Use the `most_similar` function to find another pair of analogies that demonstrates some bias is exhibited by the vectors. Please briefly explain the example of bias that you discover.

In [9]:

A = 'american'
B = 'african'
word = 'personality'
pprint.pprint(wv_from_bin.most_similar(positive=[A, word], negative=[B]))
print()
pprint.pprint(wv_from_bin.most_similar(positive=[B, word], negative=[A]))


[('character', 0.5096344351768494),
 ('personalities', 0.4690902531147003),
 ('mind', 0.4690796434879303),
 ('show', 0.4587042033672333),
 ('sense', 0.45704707503318787),
 ('reality', 0.4549425542354584),
 ('attitude', 0.44896262884140015),
 ('persona', 0.4450281262397766),
 ('comedian', 0.43983012437820435),
 ('kind', 0.435565710067749)]

[('personalities', 0.5307511687278748),
 ('traits', 0.49145638942718506),
 ('temperament', 0.46246960759162903),
 ('mbeki', 0.46054622530937195),
 ('schizotypal', 0.4567224681377411),
 ('trait', 0.4478680193424225),
 ('africa', 0.4334438443183899),
 ('antisocial', 0.43069028854370117),
 ('mandela', 0.4262062609195709),
 ('dynamic', 0.40384382009506226)]


### SOLUTION

Here we compared "american" and "african" people, in the field of personality. As you can observe, there are some good personalities like "kind" or "comedian" which are considered to be connected with American people, while some personalies like "schizotypal" or "antisocial" are connected with African people. These two personalities are not bad inherently, but when we give these two personalities to a group of people, the opinion we want to give based on the ouptut of model would become biased and would be considered that they may have disorder of such personalities.

### Thinking About Bias

a. Give one explanation of how bias gets into the word vectors. Briefly describe a real-world example that demonstrates this source of bias.

### SOLUTION

The most likely cause for such bias, is the dataset that we used for training. Data in training corpus may have had such bias in itself and thus the model leanred these implicit biases and stereotypes.

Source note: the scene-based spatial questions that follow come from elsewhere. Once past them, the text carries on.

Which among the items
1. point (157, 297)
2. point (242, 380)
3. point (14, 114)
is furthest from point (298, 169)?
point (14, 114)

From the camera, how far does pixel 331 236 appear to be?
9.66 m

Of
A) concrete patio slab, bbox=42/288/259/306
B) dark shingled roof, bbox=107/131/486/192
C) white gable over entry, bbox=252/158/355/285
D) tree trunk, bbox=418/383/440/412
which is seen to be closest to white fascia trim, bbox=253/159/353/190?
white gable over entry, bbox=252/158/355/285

And it also turns out that embeddings don't just reflect the statistics of their input, but also amplify bias. This fact was concluded serveral papers like [(Zhao et al. 2017)](https://doi.org/10.18653/v1/D17-1323) which is one example of the fact that gendered terms become more gendered in embedding space than they were in the input text statistics.

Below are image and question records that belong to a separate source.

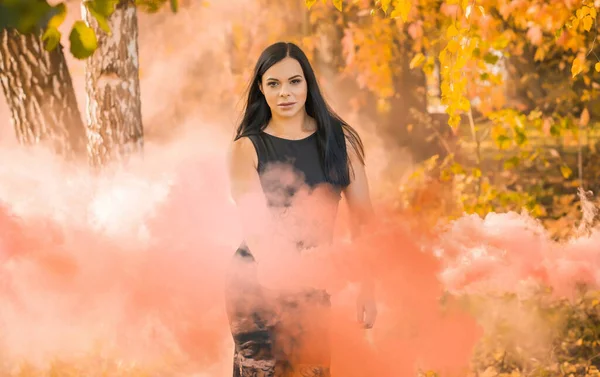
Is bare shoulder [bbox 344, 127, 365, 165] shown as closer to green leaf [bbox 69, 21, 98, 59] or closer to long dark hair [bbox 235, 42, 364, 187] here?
long dark hair [bbox 235, 42, 364, 187]

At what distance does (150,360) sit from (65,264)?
0.90 metres

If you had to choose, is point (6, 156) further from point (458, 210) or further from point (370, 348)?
point (458, 210)

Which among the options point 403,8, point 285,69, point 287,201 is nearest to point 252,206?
point 287,201

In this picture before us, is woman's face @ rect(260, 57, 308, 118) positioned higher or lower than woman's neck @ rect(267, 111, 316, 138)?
higher

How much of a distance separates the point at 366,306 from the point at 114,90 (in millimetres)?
2667

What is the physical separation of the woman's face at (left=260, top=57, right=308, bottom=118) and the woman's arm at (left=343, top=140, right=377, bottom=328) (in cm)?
34

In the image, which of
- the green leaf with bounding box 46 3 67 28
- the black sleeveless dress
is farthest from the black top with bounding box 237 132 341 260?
the green leaf with bounding box 46 3 67 28

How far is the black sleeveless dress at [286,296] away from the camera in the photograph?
129 inches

Another real world example is from the paper [(Bolukbasi et al. 2016)](https://arxiv.org/abs/1607.06520) that finds that the closest word occupation to 'computer programmer' - 'man' + 'woman' in word2vec embeddings tained on news text is 'homemaker', and that the embeddings similarly suggest the analogy 'father':'docter' :: 'mother':'nurse'. This kind of analogy leaned by embedding model, may cause allocational harm, which is referred to when a system allocates resources (jobs or credit) unfairly to different groups.

These explanations were taken from reference book (Jurafsky).

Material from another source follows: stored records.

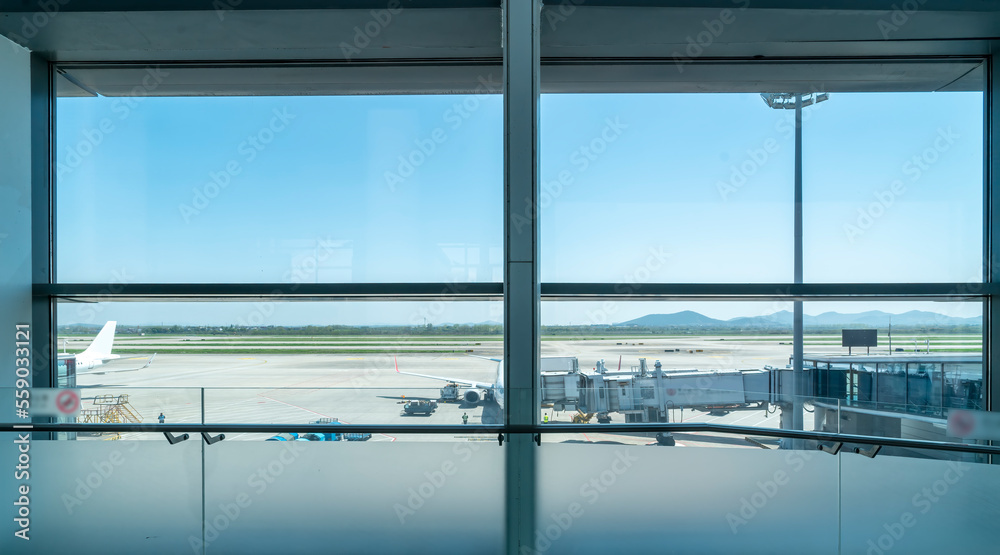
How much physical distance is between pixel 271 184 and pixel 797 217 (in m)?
4.51

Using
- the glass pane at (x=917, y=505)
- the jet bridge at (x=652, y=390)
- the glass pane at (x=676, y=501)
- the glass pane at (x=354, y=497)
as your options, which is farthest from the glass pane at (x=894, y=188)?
the glass pane at (x=354, y=497)

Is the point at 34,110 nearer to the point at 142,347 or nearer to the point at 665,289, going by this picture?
the point at 142,347

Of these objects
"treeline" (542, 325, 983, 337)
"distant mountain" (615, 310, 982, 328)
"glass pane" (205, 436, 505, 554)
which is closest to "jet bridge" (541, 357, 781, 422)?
"treeline" (542, 325, 983, 337)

b. What is one method you can use to mitigate bias exhibited by word vectors?  Briefly describe a real-world example that demonstrates this method.


### SOLUTION

A real-world example that demonstrates this method is the work by [Bolukbasi et al. (2016b)](https://arxiv.org/abs/1607.06520), who proposed a post-processing debiasing method, known as "Hard Debiasing" that makes changes to the word vectors they achieved from the news corpus described above, in order to reduce gender bias for all words that are not inherently gendered.

They achieved this by first identifying gender-specific words and concepts by looking at the cosine similarity between pairs of words and analyzing which pairs showed the largest differences between male and female pronouns. Then
They zeroed the gender projection of each word on a predefined gender direction and ensured that all neutral words are equally close to each of the two gendered words in an equality set.

So by doing this, they developed a transformation of the embedding space that removes gender stereotypes but preserves definitional gender. However, although these sorts of debiasing may reduce bias in embeddings, they do not eliminate it [(Gonen and Goldberg, 2019)](https://aclanthology.org/W19-3621/), and this remains an open problem.

This part answered using ChatGPT and reference book (Jurafsky).